六甲山甲山一北山公園

2007年7月21日
荒松(記録)


     母校は今も豊かな緑に溢れていた
     図書館前のヒマラヤスギも今では逞しく育ち
     中央芝生を囲むクリーム色の学舎は昔のままであった
     私は突然、芝生に横たわり
     青空と雲を唯ぼんやりと眺めていた、40年前の事である
     別れの言葉ひとつなかったあの頃
     一人何気なく歩いた本部裏の池は
     相変わらず静かな時の中にあった
     睡蓮や蓮の花が咲き柳は水面に枝を落とし
     ラクウショウの木は高く聳えていた
     私達は池の辺に佇み、静かに過ぎる時を楽しんだ
     蒸し暑い夏の一日
     爽やかな風が一瞬通り過ぎていった、気のせいであろうか


 上ケ原から甲山への道には昔の面影は無い、山道は遊歩道となり周囲一帯は森林公園になっていた。
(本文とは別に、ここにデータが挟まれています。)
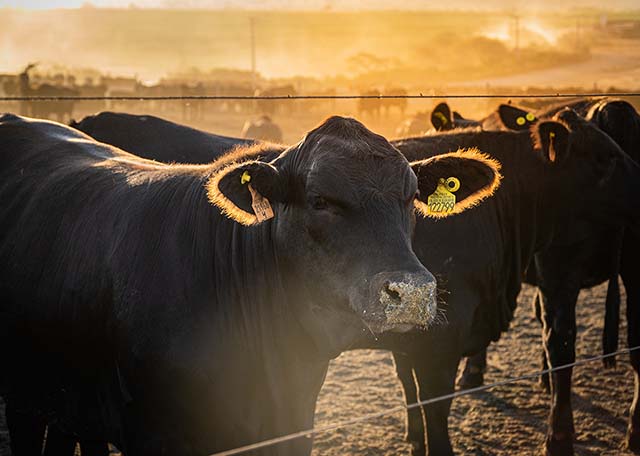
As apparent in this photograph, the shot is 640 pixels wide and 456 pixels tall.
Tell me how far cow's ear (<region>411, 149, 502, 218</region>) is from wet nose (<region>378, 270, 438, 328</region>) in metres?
0.82

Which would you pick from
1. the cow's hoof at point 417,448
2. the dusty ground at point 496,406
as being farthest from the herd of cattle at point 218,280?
the dusty ground at point 496,406

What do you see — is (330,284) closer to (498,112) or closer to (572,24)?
(498,112)

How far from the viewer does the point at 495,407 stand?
6.05m

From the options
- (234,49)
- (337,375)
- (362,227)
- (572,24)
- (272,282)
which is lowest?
(337,375)

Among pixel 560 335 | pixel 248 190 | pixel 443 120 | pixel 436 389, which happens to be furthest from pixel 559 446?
pixel 248 190

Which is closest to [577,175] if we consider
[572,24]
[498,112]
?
[498,112]

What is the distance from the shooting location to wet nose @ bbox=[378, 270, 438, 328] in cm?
250

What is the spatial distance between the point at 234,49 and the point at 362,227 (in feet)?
377

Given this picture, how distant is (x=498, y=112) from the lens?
5.47 meters

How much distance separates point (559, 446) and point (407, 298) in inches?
131

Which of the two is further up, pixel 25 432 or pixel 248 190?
pixel 248 190

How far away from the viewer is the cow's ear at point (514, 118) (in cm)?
533

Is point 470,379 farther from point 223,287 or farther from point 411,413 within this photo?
point 223,287

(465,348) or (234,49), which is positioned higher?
(234,49)
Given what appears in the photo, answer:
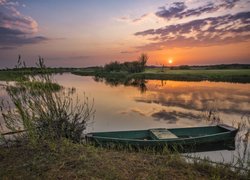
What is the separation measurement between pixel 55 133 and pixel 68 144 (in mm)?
1393

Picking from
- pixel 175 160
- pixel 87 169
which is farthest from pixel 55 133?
pixel 175 160

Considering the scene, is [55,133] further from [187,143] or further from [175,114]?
[175,114]

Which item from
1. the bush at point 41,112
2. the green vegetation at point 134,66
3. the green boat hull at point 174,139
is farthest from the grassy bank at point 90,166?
the green vegetation at point 134,66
大概の樹木には、名前を記した名札があり、散歩する人が自然に親しむような配慮がなされていた。私自身最初は少し戸惑いがあったが、そのおかげで木の名前を知るこどができ、少しは勉強になったと思う。
 以下はこの勉強をした結果の後日談である。先日、女房と公園に出かけた時の事である、偶然森林公園で覚えた木に出会った、僕はさっそく女房に「この木の名前を知っているか」と尋ねた、当然女房は知るはずがない、「これはラクウショウや」と得意げにに答えたまでは、良かったのだが、その先の同じ木に名札があり、そこには「メタセコイヤ」とあった。女房曰く、「この木はちょっと、ちがうんやね」僕は「―――」底の浅い知識とはこの程度ものであると深く反省する羽目になった。